>>>

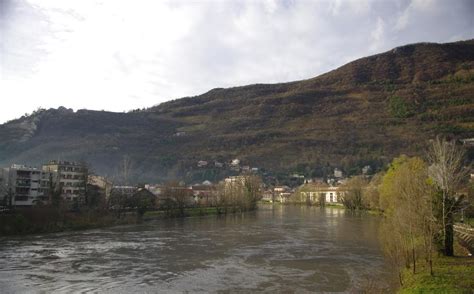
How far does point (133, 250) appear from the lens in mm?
36000

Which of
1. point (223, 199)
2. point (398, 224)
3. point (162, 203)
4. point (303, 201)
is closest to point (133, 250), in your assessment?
point (398, 224)

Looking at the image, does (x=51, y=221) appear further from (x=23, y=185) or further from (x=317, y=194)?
(x=317, y=194)

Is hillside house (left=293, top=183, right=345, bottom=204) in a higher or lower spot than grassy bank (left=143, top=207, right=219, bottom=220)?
higher

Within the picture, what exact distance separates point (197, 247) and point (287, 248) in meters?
7.45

<<<

→ WHAT IS REQUIRED
Put the lines of the records above into a numbered list with one line per number, skipping the blank lines. Omit the pictures.

→ SOLUTION TO THE PROBLEM
1. How far does point (133, 250) appear from the lens in mm?
2. 36000
3. Which of
4. 1. point (223, 199)
5. 2. point (398, 224)
6. 3. point (162, 203)
7. 4. point (303, 201)
8. is closest to point (133, 250), in your assessment?
9. point (398, 224)
10. Looking at the image, does (x=51, y=221) appear further from (x=23, y=185) or further from (x=317, y=194)?
11. (x=317, y=194)
12. Is hillside house (left=293, top=183, right=345, bottom=204) in a higher or lower spot than grassy bank (left=143, top=207, right=219, bottom=220)?
13. higher
14. Within the picture, what exact distance separates point (197, 247) and point (287, 248) in meters?
15. 7.45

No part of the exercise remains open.